● **Given records**
--- START ---

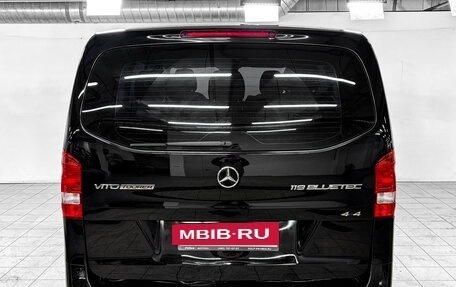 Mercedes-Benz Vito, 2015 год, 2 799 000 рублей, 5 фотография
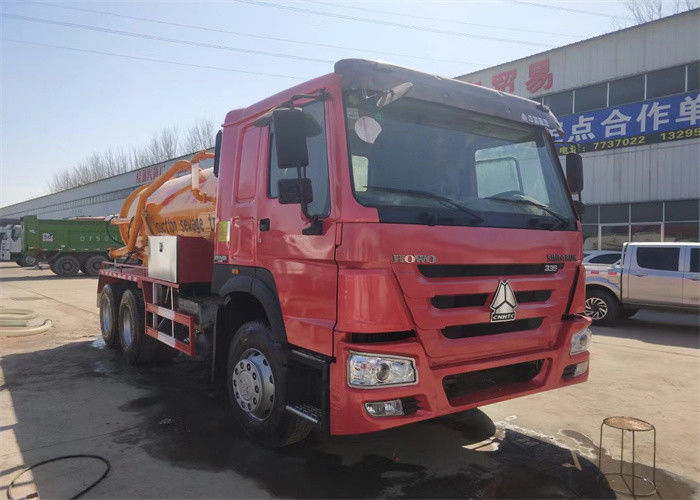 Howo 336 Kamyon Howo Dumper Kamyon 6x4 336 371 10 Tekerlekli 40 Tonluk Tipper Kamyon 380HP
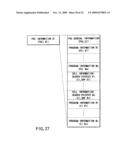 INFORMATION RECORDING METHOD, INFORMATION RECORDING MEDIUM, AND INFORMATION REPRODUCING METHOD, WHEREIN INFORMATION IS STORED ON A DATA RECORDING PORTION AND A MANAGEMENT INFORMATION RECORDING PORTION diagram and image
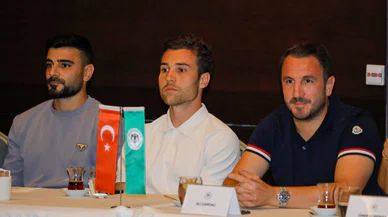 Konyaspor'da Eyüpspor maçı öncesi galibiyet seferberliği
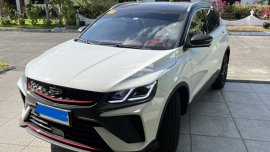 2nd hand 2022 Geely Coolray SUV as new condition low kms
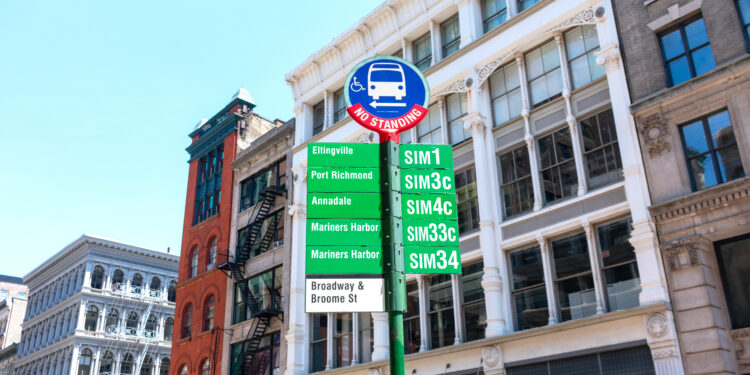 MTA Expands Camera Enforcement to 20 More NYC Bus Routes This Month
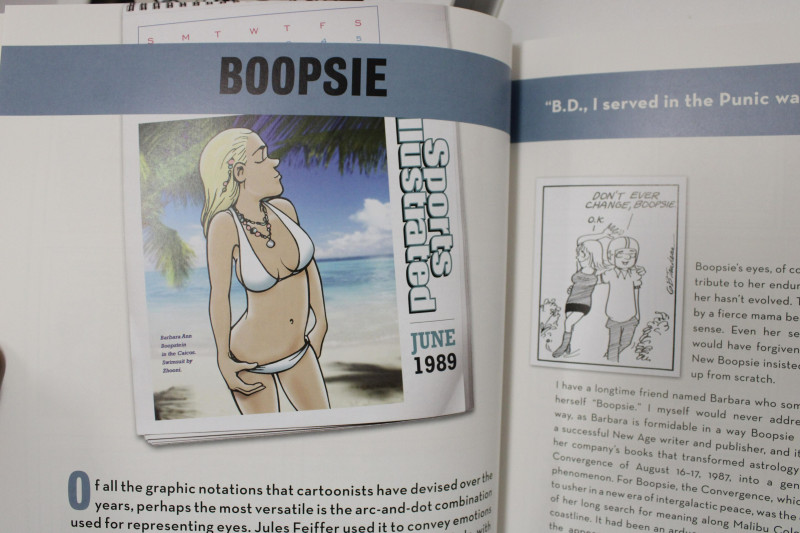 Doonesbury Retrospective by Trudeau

--- END ---
--- START ---

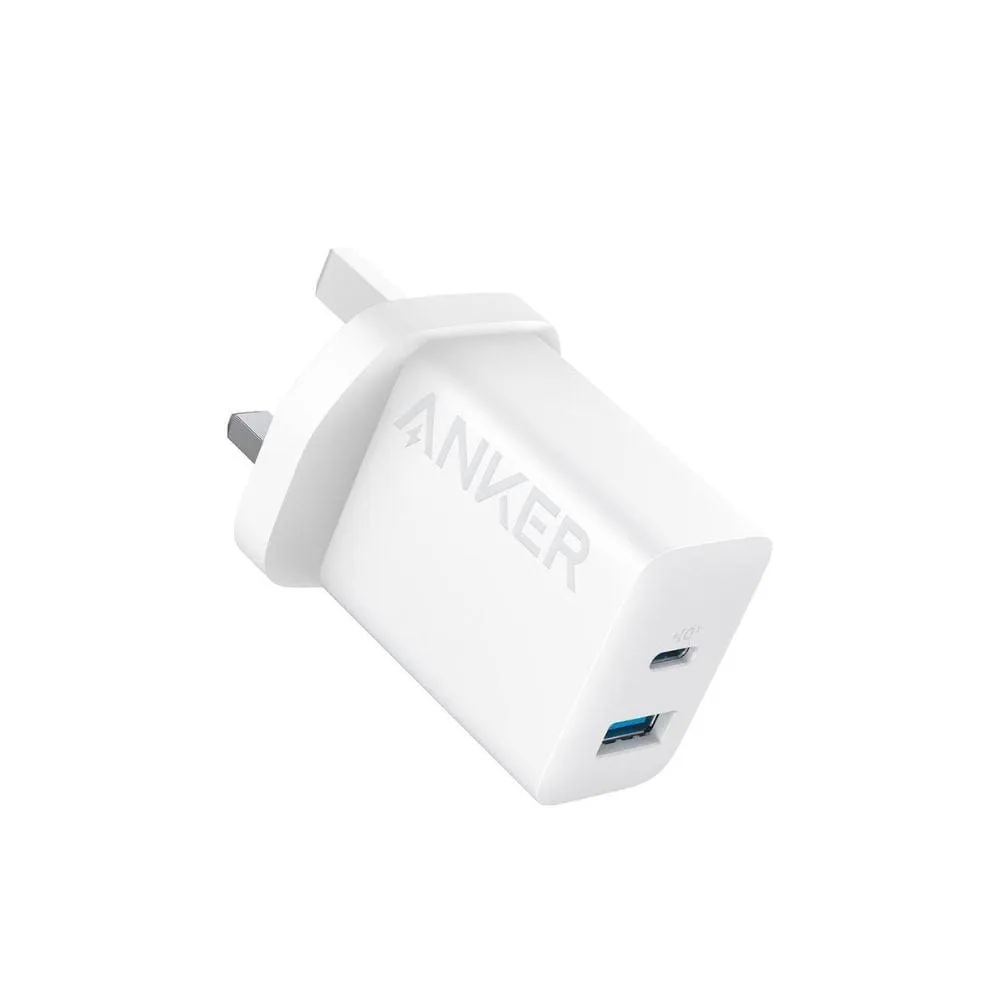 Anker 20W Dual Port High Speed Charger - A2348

--- END ---

● **Problem details**
Quote the lines above exactly, starting with the one that has "Konyaspor'da Eyüpspor maçı" and ending with the one that has "Doonesbury Retrospective by Trudeau"; drop the pictures and include nothing else.

● **The completed task**
 Konyaspor'da Eyüpspor maçı öncesi galibiyet seferberliği
 2nd hand 2022 Geely Coolray SUV as new condition low kms
 MTA Expands Camera Enforcement to 20 More NYC Bus Routes This Month
 Doonesbury Retrospective by Trudeau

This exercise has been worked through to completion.